**Raw data**
+++

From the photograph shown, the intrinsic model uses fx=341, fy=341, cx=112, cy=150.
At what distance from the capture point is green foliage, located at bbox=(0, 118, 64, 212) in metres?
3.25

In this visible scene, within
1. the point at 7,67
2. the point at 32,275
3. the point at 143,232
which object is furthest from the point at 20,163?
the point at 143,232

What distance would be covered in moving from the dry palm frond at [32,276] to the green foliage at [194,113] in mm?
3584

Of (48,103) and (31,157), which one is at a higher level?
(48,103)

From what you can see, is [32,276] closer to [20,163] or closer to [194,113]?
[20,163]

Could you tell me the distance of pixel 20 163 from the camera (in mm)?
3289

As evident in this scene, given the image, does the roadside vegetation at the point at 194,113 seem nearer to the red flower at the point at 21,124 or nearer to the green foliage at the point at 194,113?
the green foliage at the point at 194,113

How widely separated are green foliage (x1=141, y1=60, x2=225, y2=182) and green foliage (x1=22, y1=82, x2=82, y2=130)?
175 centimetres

+++

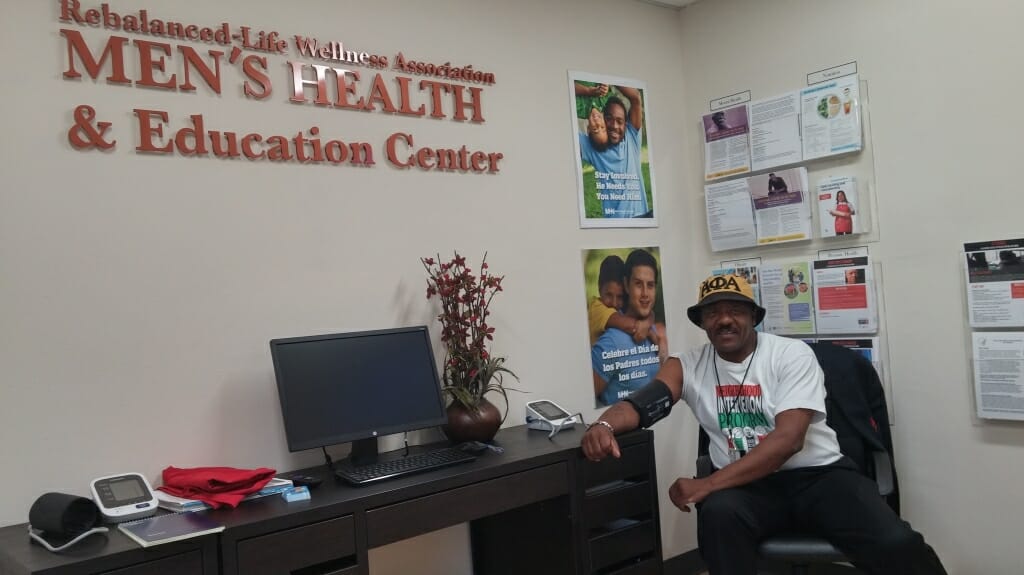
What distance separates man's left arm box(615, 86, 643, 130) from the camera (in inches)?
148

+++

**Task directions**
Return every line of the listing above that contains the string "scene", copied without changes.

**Finished answer**
In this visible scene, within
As evident in this scene, given the image, does the roadside vegetation at the point at 194,113 seem nearer to the red flower at the point at 21,124 or nearer to the green foliage at the point at 194,113?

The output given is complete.